WHAT TO PRODUCE
Your answer should consist only of the lines below from the one with "category: wildebeestblue" through the one with "genus: Alcelaphus", copied exactly.

[[ RECORDS PROVIDED open ]]

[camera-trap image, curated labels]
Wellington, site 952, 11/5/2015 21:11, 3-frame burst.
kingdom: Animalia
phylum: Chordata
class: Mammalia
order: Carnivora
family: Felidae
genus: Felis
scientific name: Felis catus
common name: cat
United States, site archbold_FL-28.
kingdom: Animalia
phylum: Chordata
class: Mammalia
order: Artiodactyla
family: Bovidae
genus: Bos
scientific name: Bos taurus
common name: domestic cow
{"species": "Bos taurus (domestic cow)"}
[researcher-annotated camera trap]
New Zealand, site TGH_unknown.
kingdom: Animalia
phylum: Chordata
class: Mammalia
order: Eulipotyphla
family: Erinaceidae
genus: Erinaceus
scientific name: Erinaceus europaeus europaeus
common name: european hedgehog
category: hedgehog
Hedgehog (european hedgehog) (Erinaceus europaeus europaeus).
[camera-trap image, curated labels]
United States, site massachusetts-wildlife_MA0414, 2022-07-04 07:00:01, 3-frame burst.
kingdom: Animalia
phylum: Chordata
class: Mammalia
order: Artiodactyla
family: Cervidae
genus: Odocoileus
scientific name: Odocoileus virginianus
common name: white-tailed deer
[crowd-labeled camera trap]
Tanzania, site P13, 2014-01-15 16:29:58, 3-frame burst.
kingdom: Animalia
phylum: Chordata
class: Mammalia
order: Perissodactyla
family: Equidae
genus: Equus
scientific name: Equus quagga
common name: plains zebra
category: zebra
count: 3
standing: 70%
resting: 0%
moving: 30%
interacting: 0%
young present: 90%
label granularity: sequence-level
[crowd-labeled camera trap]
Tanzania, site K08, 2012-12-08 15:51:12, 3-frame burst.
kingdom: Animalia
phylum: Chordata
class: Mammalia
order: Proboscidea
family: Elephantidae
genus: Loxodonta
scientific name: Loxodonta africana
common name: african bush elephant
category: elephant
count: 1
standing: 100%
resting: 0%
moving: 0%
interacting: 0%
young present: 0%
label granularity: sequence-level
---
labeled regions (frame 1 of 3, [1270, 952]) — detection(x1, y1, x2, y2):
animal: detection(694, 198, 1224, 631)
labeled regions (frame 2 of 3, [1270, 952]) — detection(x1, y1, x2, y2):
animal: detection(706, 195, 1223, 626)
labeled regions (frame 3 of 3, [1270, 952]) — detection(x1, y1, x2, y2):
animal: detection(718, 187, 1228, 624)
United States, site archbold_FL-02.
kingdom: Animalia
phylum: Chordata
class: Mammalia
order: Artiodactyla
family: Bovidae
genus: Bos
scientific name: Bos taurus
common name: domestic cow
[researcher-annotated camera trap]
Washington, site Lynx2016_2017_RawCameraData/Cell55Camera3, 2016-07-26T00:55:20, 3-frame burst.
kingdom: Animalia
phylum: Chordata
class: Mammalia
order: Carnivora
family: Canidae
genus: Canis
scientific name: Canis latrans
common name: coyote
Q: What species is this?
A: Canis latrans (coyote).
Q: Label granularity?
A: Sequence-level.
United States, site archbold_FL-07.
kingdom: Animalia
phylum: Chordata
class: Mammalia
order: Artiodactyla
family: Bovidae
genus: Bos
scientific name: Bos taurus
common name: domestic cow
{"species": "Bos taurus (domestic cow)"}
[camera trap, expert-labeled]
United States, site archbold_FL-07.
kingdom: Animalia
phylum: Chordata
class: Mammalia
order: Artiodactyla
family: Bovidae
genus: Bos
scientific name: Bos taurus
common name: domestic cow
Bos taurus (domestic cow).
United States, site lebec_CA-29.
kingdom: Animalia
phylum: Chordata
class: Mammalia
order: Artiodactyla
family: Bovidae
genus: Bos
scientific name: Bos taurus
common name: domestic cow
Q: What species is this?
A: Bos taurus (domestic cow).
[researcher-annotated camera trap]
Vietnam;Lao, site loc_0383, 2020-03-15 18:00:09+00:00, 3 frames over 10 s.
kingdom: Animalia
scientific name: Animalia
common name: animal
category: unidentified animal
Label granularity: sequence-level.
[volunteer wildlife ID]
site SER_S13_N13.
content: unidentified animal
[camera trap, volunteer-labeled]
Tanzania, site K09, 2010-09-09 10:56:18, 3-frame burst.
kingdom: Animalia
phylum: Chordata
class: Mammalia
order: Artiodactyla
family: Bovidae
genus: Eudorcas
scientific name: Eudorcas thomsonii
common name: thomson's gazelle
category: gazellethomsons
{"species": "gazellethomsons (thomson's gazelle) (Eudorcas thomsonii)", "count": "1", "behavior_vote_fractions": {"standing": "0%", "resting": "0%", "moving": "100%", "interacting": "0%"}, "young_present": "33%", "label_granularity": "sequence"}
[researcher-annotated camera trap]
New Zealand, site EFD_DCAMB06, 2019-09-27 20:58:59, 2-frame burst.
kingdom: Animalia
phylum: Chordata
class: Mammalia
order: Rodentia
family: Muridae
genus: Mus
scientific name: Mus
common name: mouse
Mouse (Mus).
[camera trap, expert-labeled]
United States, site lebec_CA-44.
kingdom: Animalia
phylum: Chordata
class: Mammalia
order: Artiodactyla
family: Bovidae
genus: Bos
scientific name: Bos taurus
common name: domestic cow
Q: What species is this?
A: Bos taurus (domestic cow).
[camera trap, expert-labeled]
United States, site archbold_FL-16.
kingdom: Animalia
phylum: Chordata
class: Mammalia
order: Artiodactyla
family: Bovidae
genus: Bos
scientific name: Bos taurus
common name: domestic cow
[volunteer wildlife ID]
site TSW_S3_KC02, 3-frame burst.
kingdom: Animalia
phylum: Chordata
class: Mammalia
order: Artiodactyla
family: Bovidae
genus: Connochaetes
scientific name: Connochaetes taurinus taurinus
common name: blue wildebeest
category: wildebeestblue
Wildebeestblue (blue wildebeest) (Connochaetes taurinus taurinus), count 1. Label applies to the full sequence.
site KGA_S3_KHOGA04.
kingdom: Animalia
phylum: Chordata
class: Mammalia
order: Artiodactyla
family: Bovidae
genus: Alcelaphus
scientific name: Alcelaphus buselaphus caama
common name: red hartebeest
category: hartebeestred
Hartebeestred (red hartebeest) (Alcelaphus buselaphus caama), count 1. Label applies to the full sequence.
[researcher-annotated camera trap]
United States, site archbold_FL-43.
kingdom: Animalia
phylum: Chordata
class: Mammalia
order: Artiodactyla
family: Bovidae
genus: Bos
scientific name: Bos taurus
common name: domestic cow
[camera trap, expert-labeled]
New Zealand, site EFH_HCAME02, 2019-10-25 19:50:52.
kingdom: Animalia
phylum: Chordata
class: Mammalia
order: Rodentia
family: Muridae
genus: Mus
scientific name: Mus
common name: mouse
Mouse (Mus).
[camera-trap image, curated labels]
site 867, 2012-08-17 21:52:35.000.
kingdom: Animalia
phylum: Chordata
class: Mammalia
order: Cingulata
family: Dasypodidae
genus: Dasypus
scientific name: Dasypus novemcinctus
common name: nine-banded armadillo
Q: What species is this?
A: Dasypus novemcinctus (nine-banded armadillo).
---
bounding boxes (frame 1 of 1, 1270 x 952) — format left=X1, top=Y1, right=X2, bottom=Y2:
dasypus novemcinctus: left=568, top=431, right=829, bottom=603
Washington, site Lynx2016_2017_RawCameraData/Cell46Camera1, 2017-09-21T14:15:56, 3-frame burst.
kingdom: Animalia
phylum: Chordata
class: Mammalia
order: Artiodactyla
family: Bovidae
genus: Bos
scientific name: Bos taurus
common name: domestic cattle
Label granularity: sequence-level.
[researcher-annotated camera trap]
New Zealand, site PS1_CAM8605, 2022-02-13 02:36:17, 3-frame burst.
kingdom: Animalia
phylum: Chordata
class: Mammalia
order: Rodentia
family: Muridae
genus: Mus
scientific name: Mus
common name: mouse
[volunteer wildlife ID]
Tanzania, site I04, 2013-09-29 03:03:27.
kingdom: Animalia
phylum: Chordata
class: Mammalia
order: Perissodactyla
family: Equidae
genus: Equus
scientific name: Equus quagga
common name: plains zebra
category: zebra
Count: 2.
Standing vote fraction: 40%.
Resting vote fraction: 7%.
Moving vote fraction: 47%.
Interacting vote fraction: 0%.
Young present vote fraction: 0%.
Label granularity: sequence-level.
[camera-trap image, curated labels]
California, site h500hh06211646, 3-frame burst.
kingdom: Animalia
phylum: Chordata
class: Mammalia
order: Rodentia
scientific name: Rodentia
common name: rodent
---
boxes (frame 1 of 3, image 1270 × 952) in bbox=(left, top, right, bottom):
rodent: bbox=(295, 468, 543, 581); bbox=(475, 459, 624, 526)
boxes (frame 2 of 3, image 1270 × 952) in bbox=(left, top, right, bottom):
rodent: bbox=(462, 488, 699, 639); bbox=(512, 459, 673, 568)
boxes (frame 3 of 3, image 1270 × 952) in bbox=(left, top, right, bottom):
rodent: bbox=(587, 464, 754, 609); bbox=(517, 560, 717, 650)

[[ RECORDS PROVIDED closed ]]

TASK RESULT
category: wildebeestblue
Wildebeestblue (blue wildebeest) (Connochaetes taurinus taurinus), count 1. Label applies to the full sequence.
site KGA_S3_KHOGA04.
kingdom: Animalia
phylum: Chordata
class: Mammalia
order: Artiodactyla
family: Bovidae
genus: Alcelaphus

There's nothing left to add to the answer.